***** Data records

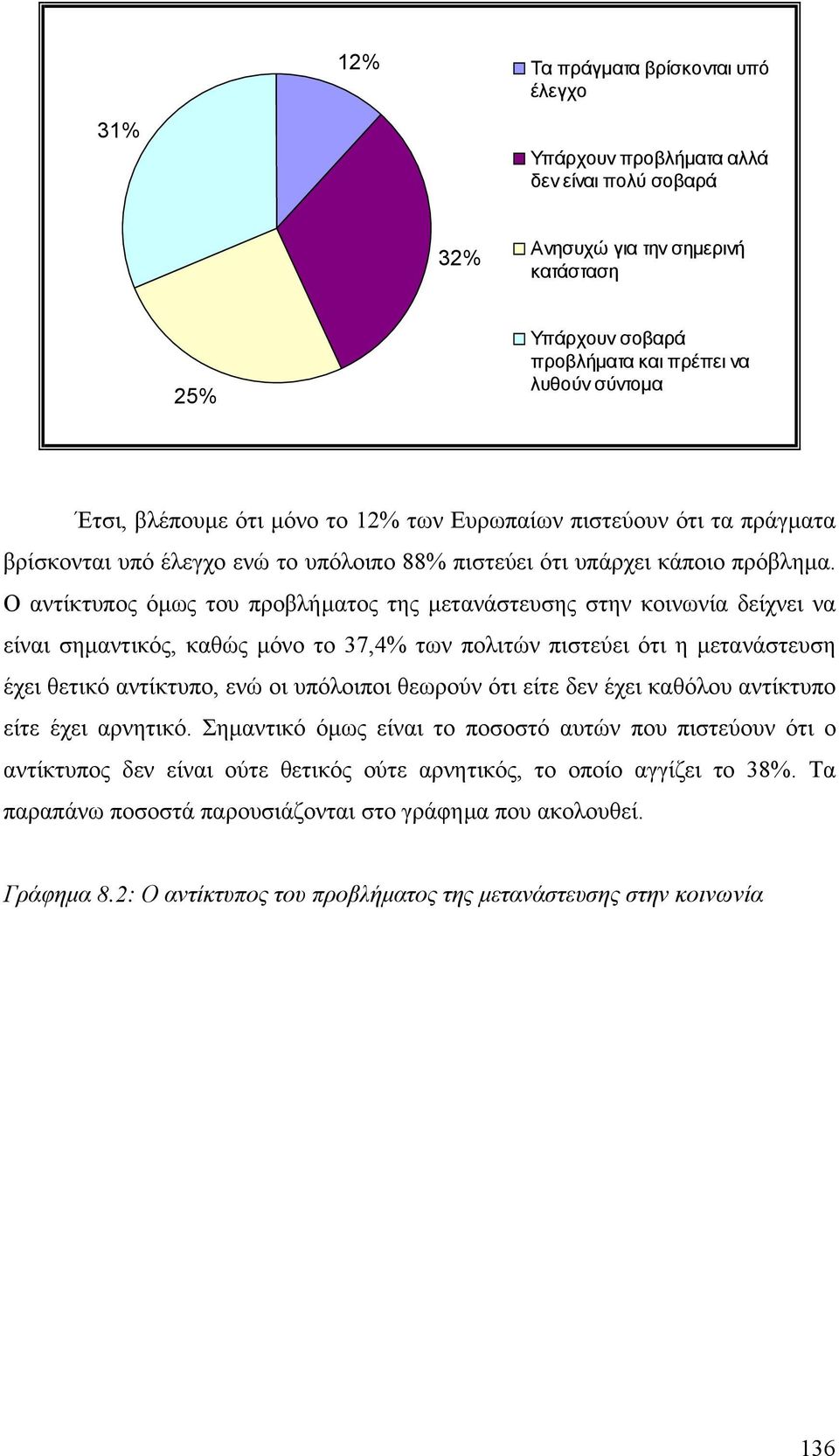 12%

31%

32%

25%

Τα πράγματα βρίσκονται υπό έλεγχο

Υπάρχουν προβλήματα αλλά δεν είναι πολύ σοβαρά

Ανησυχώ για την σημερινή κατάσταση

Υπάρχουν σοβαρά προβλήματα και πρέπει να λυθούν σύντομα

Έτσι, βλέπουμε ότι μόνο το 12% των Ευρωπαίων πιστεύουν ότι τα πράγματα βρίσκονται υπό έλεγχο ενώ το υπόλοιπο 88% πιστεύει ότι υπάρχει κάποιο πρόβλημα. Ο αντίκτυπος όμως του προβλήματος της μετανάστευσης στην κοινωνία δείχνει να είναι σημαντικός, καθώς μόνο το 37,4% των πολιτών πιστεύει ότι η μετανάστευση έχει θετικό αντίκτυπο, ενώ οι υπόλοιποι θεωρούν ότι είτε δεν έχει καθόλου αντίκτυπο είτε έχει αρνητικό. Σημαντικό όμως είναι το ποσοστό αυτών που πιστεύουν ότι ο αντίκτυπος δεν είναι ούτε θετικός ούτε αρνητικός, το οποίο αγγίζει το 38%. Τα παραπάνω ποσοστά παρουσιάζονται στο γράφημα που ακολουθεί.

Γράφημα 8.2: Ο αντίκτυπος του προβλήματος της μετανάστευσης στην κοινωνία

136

**********

#### [What this task involves]
Every record above must reappear exactly in the answer, minus its pictures.

#### [Reply to the exercise]
 12%

31%

32%

25%

Τα πράγματα βρίσκονται υπό έλεγχο

Υπάρχουν προβλήματα αλλά δεν είναι πολύ σοβαρά

Ανησυχώ για την σημερινή κατάσταση

Υπάρχουν σοβαρά προβλήματα και πρέπει να λυθούν σύντομα

Έτσι, βλέπουμε ότι μόνο το 12% των Ευρωπαίων πιστεύουν ότι τα πράγματα βρίσκονται υπό έλεγχο ενώ το υπόλοιπο 88% πιστεύει ότι υπάρχει κάποιο πρόβλημα. Ο αντίκτυπος όμως του προβλήματος της μετανάστευσης στην κοινωνία δείχνει να είναι σημαντικός, καθώς μόνο το 37,4% των πολιτών πιστεύει ότι η μετανάστευση έχει θετικό αντίκτυπο, ενώ οι υπόλοιποι θεωρούν ότι είτε δεν έχει καθόλου αντίκτυπο είτε έχει αρνητικό. Σημαντικό όμως είναι το ποσοστό αυτών που πιστεύουν ότι ο αντίκτυπος δεν είναι ούτε θετικός ούτε αρνητικός, το οποίο αγγίζει το 38%. Τα παραπάνω ποσοστά παρουσιάζονται στο γράφημα που ακολουθεί.

Γράφημα 8.2: Ο αντίκτυπος του προβλήματος της μετανάστευσης στην κοινωνία

136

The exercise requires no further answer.